Páginas

terça-feira, 9 de agosto de 2011

Taxistas em Arujá


A Última Viagem de Táxi
(HISTÓRIA REAL OCORRIDA EM CURITIBA NO ANO DE 2003)

“Houve um tempo em que eu ganhava a vida como motorista de táxi. Os passageiros embarcavam totalmente anônimos. E, às vezes, me contavam episódios de suas vidas, suas alegrias e suas tristezas.

Encontrei pessoas que me surpreenderam. Mas, nenhuma como aquela da noite de 25 para 26 de julho do último ano em que trabalhei na praça.

Havia recebido, já tarde da noite, uma chamada vinda de um pequeno prédio de tijolinhos, em uma rua tranqüila, próximo do Largo da Ordem no São Francisco, centro histórico de Curitiba, capital do Paraná.

Quando cheguei ouvia cachorros latindo ao longe. O prédio estava escuro, com exceção de uma única lâmpada acesa numa janela do térreo.

Nestas circunstâncias, outros teriam buzinado duas ou três vezes, esperariam só um pouco e, então, iriam embora. Mas, eu sabia que muitas pessoas dependiam de táxis como único meio de transporte a tal hora. A não ser, portanto, que a situação fosse claramente perigosa, eu sempre esperava. "Este passageiro pode ser alguém que necessita de ajuda", pensei. Assim, fui até a porta e bati.

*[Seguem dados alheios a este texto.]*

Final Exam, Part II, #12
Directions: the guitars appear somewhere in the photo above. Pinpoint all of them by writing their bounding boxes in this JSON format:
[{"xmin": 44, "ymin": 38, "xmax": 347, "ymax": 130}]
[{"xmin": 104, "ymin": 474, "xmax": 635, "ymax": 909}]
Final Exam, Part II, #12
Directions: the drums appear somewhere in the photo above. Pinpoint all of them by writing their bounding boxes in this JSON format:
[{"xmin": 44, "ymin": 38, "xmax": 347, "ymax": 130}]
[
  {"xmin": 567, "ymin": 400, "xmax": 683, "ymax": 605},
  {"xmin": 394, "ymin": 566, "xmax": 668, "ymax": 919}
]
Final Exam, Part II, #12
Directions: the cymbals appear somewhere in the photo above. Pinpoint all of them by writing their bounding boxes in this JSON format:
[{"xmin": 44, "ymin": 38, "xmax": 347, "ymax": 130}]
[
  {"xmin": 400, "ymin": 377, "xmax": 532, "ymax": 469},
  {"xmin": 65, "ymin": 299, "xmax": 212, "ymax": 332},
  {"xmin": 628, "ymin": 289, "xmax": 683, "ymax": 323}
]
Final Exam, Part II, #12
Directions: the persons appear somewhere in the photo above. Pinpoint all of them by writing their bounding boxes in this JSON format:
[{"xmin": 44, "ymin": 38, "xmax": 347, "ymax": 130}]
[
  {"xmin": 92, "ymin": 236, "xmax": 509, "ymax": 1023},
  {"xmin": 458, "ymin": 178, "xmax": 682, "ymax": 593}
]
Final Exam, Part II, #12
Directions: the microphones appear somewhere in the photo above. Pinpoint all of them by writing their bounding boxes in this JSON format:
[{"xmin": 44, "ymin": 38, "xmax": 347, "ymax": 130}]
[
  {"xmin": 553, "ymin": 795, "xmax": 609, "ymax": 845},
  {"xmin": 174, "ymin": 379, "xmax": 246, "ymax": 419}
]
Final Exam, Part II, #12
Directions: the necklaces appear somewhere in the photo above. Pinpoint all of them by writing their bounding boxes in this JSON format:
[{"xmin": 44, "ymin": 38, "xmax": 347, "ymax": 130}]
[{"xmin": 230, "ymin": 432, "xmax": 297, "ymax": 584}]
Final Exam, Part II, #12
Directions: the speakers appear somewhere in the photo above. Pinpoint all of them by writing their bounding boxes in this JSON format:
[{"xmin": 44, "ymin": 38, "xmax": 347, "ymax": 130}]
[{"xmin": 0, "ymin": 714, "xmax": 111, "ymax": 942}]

-"Um minutinho", respondeu uma voz fraca e idosa.

Ouvi alguma coisa ser arrastada pelo chão... Depois de uma pausa longa, a porta abriu-se. Vi-me então diante de uma senhora bem idosa, pequenina e de frágil aparência. Usava um vestido estampado e um chapéu bizarro daqueles usados pelas senhoras idosas nos filmes da década de 40! E se equilibrava numa bengala, enquanto segurava com dificuldade uma pequena mala.

Dava para ver que a mobília estava toda coberta com lençóis.  Não havia relógios, roupas ou adornos sobre os móveis. Num canto jazia uma caixa aberta com fotografias e vidros. A velha senhora, esboçando então um tímido sorriso de quem já havia perdido todos os dentes, pediu-me:
-“O senhor poderia me ajudar com  a mala?”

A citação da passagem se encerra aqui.